José Luis dejó postres y tertulias para mejor ocasión.

Ya dentro del taxi, preparó la cita.

—¿Ricardo? Soy José Luis… oye, voy a necesitar una habitación con salita como las de siempre. En veinte minutos estaré aquí con un idiota de esos que no saben estarse quietos. ¿Ok? ¡Hasta ahora!

El hotel, por su situación y por la amistad que le unía con su director, era un lugar espléndido para convocar reuniones clandestinas con confidentes, prófugos y un amplio abanico de fauna delictiva.

Cuando llegó a las Ramblas, observó el mismo ambiente habitual.

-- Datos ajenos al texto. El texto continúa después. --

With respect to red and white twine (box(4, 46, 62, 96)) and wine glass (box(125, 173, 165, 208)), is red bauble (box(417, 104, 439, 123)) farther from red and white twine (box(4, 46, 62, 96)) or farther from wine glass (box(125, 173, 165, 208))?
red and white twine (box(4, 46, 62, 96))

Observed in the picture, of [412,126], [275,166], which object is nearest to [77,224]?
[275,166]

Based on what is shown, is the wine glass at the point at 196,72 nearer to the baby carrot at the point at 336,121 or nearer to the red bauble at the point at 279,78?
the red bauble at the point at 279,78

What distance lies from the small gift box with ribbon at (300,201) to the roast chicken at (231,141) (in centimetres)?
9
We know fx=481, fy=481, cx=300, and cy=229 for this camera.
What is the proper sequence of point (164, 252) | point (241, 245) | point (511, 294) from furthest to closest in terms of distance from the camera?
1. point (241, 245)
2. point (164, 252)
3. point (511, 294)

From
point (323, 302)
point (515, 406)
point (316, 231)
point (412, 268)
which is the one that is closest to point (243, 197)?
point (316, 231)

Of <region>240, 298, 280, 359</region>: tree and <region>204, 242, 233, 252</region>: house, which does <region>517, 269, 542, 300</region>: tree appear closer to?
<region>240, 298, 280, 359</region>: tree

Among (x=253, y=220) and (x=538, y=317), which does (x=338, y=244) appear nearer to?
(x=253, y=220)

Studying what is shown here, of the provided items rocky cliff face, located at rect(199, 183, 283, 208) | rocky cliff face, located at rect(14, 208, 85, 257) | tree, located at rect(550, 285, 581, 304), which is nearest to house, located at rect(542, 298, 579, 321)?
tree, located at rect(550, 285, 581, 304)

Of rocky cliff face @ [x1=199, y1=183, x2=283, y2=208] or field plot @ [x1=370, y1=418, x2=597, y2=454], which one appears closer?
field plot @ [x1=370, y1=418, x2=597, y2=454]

La presencia de trileros hacía pensar que ya no había policía en la zona.

Fue un largo encuentro con alguien que le sorprendió desde el principio, ya que se había forjado una idea errónea del nuevo cliente.

Su increíble historia hizo que Gomis olvidara el tiempo; poco importaban las horas, que se desdibujaron en aquella habitación decadente.

—Y aquí acaba la paranoia que hasta ahora he vivido estas últimas semanas, señor Gomis.

—Tutéame y llámame José Luis, por favor, somos de la misma quinta, ¿sabes? ¡Vaya con el Puigdevall! Se hizo con vuestra confianza.

—En estos momentos necesito que protejas a Berta y me des una solución para poder salir del país.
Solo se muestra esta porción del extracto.